Demystifying Robot Diffusion Policies: Action Memorization and a Simple Lookup Table Alternative
Abstract
Diffusion policies for visuomotor robot manipulation tasks achieve remarkable dexterity and robustness while only training on a small number of task demonstrations. However, the reason for this performance remains a mystery. In this paper, we offer a surprising hypothesis: diffusion policies essentially memorize an action lookup table---\emph{and this is beneficial}. We posit that, at runtime, diffusion policies find the closest training image to the test image in a latent space, and recall the associated training action (i.e. action chunk), offering reactivity without the need for action generalization.
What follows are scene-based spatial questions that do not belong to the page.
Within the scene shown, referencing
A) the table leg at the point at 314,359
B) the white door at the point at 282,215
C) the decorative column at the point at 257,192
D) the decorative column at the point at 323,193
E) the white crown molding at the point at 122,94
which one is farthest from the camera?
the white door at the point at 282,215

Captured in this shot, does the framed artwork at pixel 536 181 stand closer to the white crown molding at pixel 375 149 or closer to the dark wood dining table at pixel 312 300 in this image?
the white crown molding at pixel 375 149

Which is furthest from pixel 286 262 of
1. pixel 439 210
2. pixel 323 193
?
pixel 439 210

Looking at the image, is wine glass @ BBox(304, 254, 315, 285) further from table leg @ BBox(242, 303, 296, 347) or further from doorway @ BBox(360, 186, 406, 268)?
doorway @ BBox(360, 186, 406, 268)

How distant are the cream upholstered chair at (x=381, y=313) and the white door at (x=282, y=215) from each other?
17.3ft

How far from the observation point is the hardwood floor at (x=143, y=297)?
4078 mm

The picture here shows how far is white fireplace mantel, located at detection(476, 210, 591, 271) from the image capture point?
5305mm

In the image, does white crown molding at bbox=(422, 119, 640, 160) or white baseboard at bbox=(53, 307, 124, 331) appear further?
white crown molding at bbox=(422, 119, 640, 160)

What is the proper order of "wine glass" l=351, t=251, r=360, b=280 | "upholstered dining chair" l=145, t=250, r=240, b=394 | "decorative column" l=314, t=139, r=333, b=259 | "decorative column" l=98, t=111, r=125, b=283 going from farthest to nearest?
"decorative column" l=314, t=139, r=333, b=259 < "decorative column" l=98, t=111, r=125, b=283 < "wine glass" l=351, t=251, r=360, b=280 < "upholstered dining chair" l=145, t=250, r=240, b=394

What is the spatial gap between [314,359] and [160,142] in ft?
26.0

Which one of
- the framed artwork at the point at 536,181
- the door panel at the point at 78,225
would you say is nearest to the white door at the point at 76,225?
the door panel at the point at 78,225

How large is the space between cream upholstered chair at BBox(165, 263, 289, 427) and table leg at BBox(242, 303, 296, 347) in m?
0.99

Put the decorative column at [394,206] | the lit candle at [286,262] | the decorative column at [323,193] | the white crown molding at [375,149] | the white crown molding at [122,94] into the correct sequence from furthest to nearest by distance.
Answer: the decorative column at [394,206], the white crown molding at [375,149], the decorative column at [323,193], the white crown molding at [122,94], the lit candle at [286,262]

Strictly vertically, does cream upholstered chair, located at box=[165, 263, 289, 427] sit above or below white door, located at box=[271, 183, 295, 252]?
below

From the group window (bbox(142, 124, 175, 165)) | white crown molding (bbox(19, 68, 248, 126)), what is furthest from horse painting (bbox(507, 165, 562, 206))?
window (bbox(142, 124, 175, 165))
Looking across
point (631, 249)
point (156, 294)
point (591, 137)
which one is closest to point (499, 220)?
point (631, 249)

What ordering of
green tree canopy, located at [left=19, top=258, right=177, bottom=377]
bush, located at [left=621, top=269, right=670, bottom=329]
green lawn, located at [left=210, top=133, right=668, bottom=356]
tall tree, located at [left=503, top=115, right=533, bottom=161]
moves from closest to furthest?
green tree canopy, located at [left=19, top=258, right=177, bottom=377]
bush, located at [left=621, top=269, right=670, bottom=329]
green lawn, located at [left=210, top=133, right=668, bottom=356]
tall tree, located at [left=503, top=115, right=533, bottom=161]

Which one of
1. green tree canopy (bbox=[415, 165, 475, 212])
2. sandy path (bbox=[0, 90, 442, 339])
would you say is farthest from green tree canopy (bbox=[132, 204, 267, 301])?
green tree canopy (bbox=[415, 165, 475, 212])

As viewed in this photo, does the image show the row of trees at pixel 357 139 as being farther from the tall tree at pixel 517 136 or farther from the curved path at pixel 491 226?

This is effective in the sparse data regime, where there is not enough data density for the model to learn action generalization. We support this claim with systematic empirical evidence, showing that even when conditioned on highly out of distribution (OOD) images, Diffusion Policy still outputs an action chunk from the training data. We evaluate and compare three representative policy families on the same data set: Diffusion Policy, Action Chunking with Transformers (ACT), and GR00T, a pre-trained generalist Vision-Language-Action (VLA) model. We show that Diffusion Policy gives strong action memorization giving surprising robustness in OOD regimes, ACT shows action interpolation with poor robustness in OOD regimes, and GR00T (benefiting from substantial pre-training) shows both action interpolation and OOD robustness. As a simple alternative to Diffusion Policy, we introduce the Action Lookup Table (ALT) policy, showing that an explicit lookup table policy can perform comparably in this low data regime. Despite its simplicity, ALT attains Diffusion Policy–level performance while also providing faster inference and explicit OOD detection via latent-distance thresholds. These results reframe diffusion policies for robot manipulation as reactive memory retrieval under data sparsity, and provide practical tools for interpreting, evaluating, and monitoring such policies.